Entenda o porquê de tanta clandestinidade em centros de reabilitação em Goiás

Casos chocantes são revelados frequentemente no estado, com vítimas relatando crimes tenebrosos

Maria Luiza Valeriano Maria Luiza Valeriano -
Entenda o porquê de tanta clandestinidade em centros de reabilitação em Goiás
Clínica de reabilitação clandestina, em Anápolis. (Foto: Divulgação/ PC)

No último mês, Goiás presenciou cenas de horror diante da revelação do que ocorreu dentro de uma clínica de reabilitação clandestina no Parque Residencial das Flores, em Anápolis. Cárcere privado e maus-tratos são apenas algumas das violências físicas e psicológicas sofridas pelas 15 vítimas encontradas. Nesta quinta-feira (1º), um líder religioso foi preso em Aparecida de Goiânia, após manter várias instituições no estado de Goiás

Diante de tantos casos repetidos, o Portal 6 buscou especialistas que explicaram o que causa a ocorrência desse tipo de instalação e as consequências da internação para os pacientes.

À reportagem, Caroline Santos – presidente da Comissão de Bioética e Biodireito do Conselho Federal da OAB e membro da Comissão de Direito Médico da OAB, seccional Goiás – apontou que uma série de fatores contribuem para o surgimento constante das clínicas ilegais. Entre elas, a própria demanda.

“Às vezes, essas clínicas são mais baratas. Também, podem oferecer ‘benefícios’ que as legais não oferecem, porque não passam por fiscalização”, disse. Saídas para o aniversário e visitas de familiares, contraindicadas a depender da fase da recuperação, são alguns dos “benefícios”.

Uma vez internados, muitas vezes contra a própria vontade, inicia-se o terror. “Estelionato, negligência médica, homicídio culposo, lesão corporal culposa, maus tratos ou abuso do paciente, violação da privacidade, invasão do dispositivo informático, tratamento inadequado de dados sensíveis dos pacientes, manipulação de medicamentos e prescrição ilegal”, exemplificou a advogada.

Agravos à recuperação

Devido ao “tratamento” oferecido, de forma inadequada e regada de violência, em muitos casos, o paciente pode vir a desenvolver uma aversão à reabilitação, pontuou a psiquiatra Amanda Castanheira.

À reportagem, a especialista destacou que devido à falta de fiscalização, as clínicas funcionam como casas de repouso, com profissionais que não possuem capacitação, majoritariamente. A prática adiciona mais um crime à lista: exercício ilegal da medicina.

“Alguns pacientes são colocados nessas clínicas clandestinas sem uma orientação profissional, seja do psiquiatra ou de algum outro médico, e às vezes até de forma involuntária, pela família, naquela ânsia do desespero de proteger. Isso se torna algo também muito traumático, onde além de o paciente não ser tratado da forma como deveria, ele acaba tomando uma aversão muito grande a essa possibilidade de tratamento”, explicou Amanda.

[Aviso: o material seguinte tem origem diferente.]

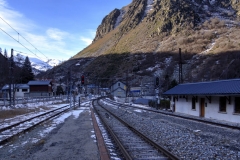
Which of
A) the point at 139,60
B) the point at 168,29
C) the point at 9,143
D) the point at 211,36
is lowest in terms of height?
the point at 9,143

Com isso, é comum que a vítima saia, ainda com a necessidade de ajuda profissional, no entanto, muito mais resistente a qualquer intervenção. O atraso causado, segundo a psiquiatra, pode significar anos de perdas no ambiente familiar e no contexto financeiro e social.

O caminho correto

Amanda destaca que o tratamento deve ser feito com um psiquiatra, assim como uma equipe multidisciplinar, uma vez que a dependência química pode levar a uma série de comorbidades. “Existem diversos acompanhamentos ambulatoriais para esses pacientes, até mesmo os Centros de Atenção Psicossocial (Caps), que são especializados em acompanhamento de álcool e drogas, onde ele vai fazer acompanhamento com o profissional e com uma equipe multidisciplinar, onde tem consultas clínicas, psicólogos, terapias ocupacionais e grupos terapêuticos”.

De acordo com Caroline, para diminuir a ocorrência de clínicas clandestinas, é preciso não só uma maior fiscalização por parte das autoridades, como também compreensão da população de que é necessário buscar as formas legais de tratamento. Caso note atividades ilegais, como documentos falsificados ou ausentes, a advogada reforça que o indivíduo busque denunciar junto ao Ministério Público (MP), à Polícia Civil (PC) e à OAB.

Vale destacar que o Portal 6 buscou dados sobre denúncias de clínicas clandestinas em Goiás junto à PC, que afirmou não possuir levantamento.